In a virtual endoscopy, a virtual camera is located inside the volume. The camera can be moved or rotated and it is possible to change the camera parameters such as its field of view. To define what constitutes a cavity in the volume, an iso-surface value is chosen. Intensities below this value will be considered a cavity, and intensities above it will be rendered as opaque. In the endoscopic view, the boundary seen will therefore be dependent on the iso-surface value.
To render a virtual endoscopic view, two methods can be used: ray casting and iso-surface visualization. The first method casts rays from the virtual camera and detects when the rays hit the volume. At the boundary, the surface normal is used to compute the correct lighting of the current pixel. Each ray will generate a pixel on the screen. The second method extracts an iso-surface from the volume, for instance. with the marching cube algorithm. The resulting mesh is placed in a 3D world and the virtual camera can navigate the mesh. This can be efficiently done with OpenGL, or any other suitable graphic language. Background information can be found in the literature: see, for example, the literature cited below.

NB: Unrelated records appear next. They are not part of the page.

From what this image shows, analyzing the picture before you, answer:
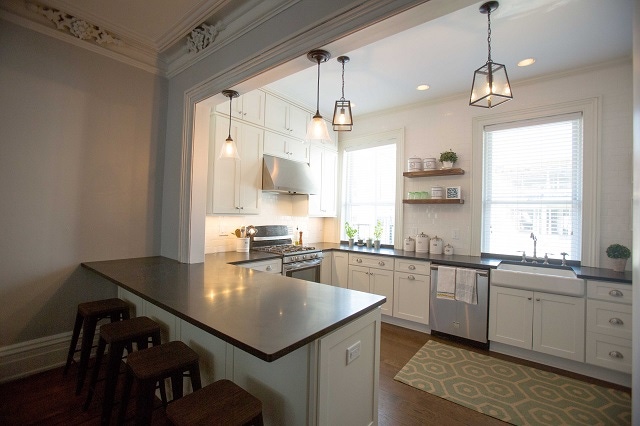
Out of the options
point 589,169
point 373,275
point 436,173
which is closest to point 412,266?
point 373,275

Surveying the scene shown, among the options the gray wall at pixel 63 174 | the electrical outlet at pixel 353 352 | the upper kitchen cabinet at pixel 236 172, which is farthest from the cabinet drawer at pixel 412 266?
the gray wall at pixel 63 174

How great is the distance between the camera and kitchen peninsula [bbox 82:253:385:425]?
1195 millimetres

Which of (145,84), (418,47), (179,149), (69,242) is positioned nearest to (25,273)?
(69,242)

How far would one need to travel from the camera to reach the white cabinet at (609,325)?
7.84ft

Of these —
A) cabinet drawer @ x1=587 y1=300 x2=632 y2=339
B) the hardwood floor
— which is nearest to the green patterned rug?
the hardwood floor

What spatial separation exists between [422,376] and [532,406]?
78 centimetres

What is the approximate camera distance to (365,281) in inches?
151

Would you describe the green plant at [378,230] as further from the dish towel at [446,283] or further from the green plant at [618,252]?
the green plant at [618,252]

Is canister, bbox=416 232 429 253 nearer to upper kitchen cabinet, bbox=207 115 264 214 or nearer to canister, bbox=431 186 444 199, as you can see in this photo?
canister, bbox=431 186 444 199

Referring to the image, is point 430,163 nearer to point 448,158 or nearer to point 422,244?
point 448,158

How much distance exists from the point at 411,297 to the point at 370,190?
1.84 meters

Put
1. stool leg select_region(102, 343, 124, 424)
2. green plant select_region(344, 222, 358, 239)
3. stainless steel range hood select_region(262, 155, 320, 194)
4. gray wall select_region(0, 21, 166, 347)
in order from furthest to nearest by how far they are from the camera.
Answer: green plant select_region(344, 222, 358, 239), stainless steel range hood select_region(262, 155, 320, 194), gray wall select_region(0, 21, 166, 347), stool leg select_region(102, 343, 124, 424)

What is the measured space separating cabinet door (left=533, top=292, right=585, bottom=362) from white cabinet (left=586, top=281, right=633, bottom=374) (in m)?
0.07

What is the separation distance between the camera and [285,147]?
12.7ft
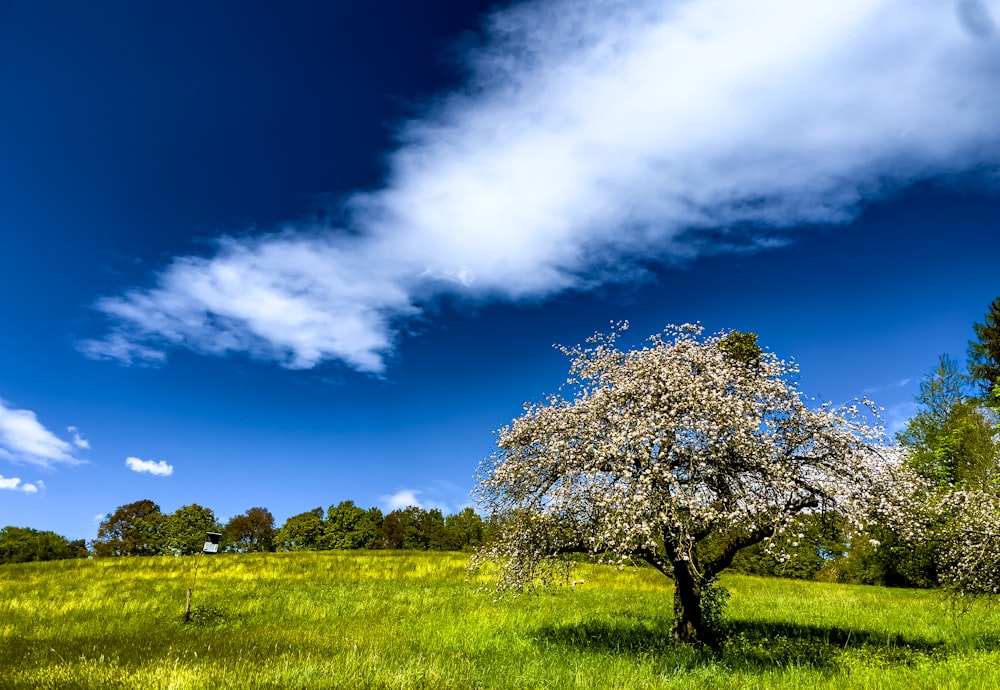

The current state of the art visualization remains mostly static. For an extensive review of current endoscopic methods see, for example, Anna Vilanova i Bartroli, “Visualization Techniques for Virtual Endoscopy”, PhD thesis, Technische Universitat Wien, September 2001.
A 4D volume renderer and dynamic MPR are currently available: see, for example, Kostas Anagnostou, Tim J. Atherton, Andrew E. Waterfall, “4D volume Rendering With The Shear Warp Factorisation”, Proceedings of the 2000 IEEE Symposium on Volume Visualization. pp. 129-137, 2000; however, this material does not show a 4D virtual endoscopy system.
Textbooks useful in providing background material helpful to gaining a better understanding of the present invention include, for example, VIRTUAL ENDOSCOPY and RELATED 3D TECHNIQUES by P. Rogalla et al., Springer, Berlin & New York, 2002, FUNDAMENTALS OF IMAGE PROCESSING by Arthur R. Weeks, SPIE Optical Engineering Press & IEEE Press; 1996; IMAGE PROCESSING, ANALYSIS, AND MACHINE VISION, Second Edition, by Milan Sonka et al., PWS Publishing; 1999; and DIGITAL IMAGE PROCESSING, Second Edition, by Rafael C. Gonzalez et al., Prentice Hall; 2002.